● WRITTEN INSTRUCTION: Identify each line of the records below that contains the string "Looking", and copy every such line in full. Matching is case-sensitive.
════
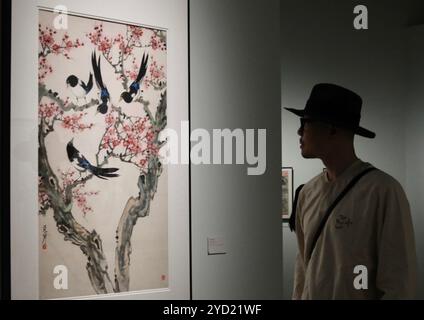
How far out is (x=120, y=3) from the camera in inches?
68.2

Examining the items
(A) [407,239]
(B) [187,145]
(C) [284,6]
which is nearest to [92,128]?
(B) [187,145]

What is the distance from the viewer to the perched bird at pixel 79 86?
1.64m

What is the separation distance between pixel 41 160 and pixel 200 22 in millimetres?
622

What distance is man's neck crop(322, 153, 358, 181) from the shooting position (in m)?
1.54

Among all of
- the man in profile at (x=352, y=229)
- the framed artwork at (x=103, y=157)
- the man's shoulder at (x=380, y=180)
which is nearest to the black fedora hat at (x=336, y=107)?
the man in profile at (x=352, y=229)

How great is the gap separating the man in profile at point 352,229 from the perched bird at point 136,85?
1.70ft

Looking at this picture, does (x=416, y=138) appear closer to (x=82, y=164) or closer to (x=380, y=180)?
(x=380, y=180)

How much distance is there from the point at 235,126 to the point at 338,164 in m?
0.41

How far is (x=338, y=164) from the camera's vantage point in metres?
1.55

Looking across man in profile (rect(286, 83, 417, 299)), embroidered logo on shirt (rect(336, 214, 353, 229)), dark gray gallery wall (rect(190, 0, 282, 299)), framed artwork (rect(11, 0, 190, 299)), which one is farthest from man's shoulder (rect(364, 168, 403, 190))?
framed artwork (rect(11, 0, 190, 299))

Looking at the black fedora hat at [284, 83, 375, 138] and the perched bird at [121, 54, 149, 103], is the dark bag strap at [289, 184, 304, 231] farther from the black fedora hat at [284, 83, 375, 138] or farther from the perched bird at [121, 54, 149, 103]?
the perched bird at [121, 54, 149, 103]

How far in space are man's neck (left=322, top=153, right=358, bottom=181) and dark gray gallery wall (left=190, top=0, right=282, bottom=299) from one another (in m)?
0.27

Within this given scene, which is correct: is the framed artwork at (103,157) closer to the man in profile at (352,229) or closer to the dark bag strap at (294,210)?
the dark bag strap at (294,210)
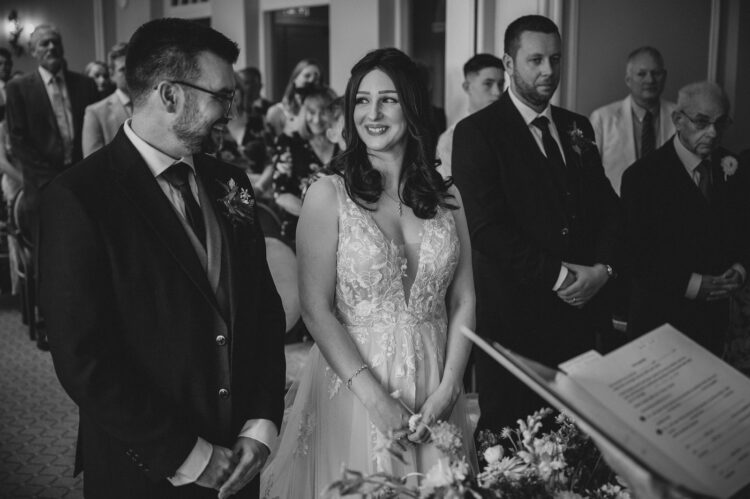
════
● RESULT FOR THIS TASK:
Looking at this picture, does (x=416, y=138) appear closer to (x=82, y=164) or closer to (x=380, y=180)?
Looking across man in profile (rect(286, 83, 417, 299)), embroidered logo on shirt (rect(336, 214, 353, 229)), dark gray gallery wall (rect(190, 0, 282, 299)), framed artwork (rect(11, 0, 190, 299)), which one is farthest from man's shoulder (rect(364, 168, 403, 190))?
Looking at the black fedora hat at [284, 83, 375, 138] and the perched bird at [121, 54, 149, 103], is the dark bag strap at [289, 184, 304, 231] farther from the black fedora hat at [284, 83, 375, 138] or farther from the perched bird at [121, 54, 149, 103]?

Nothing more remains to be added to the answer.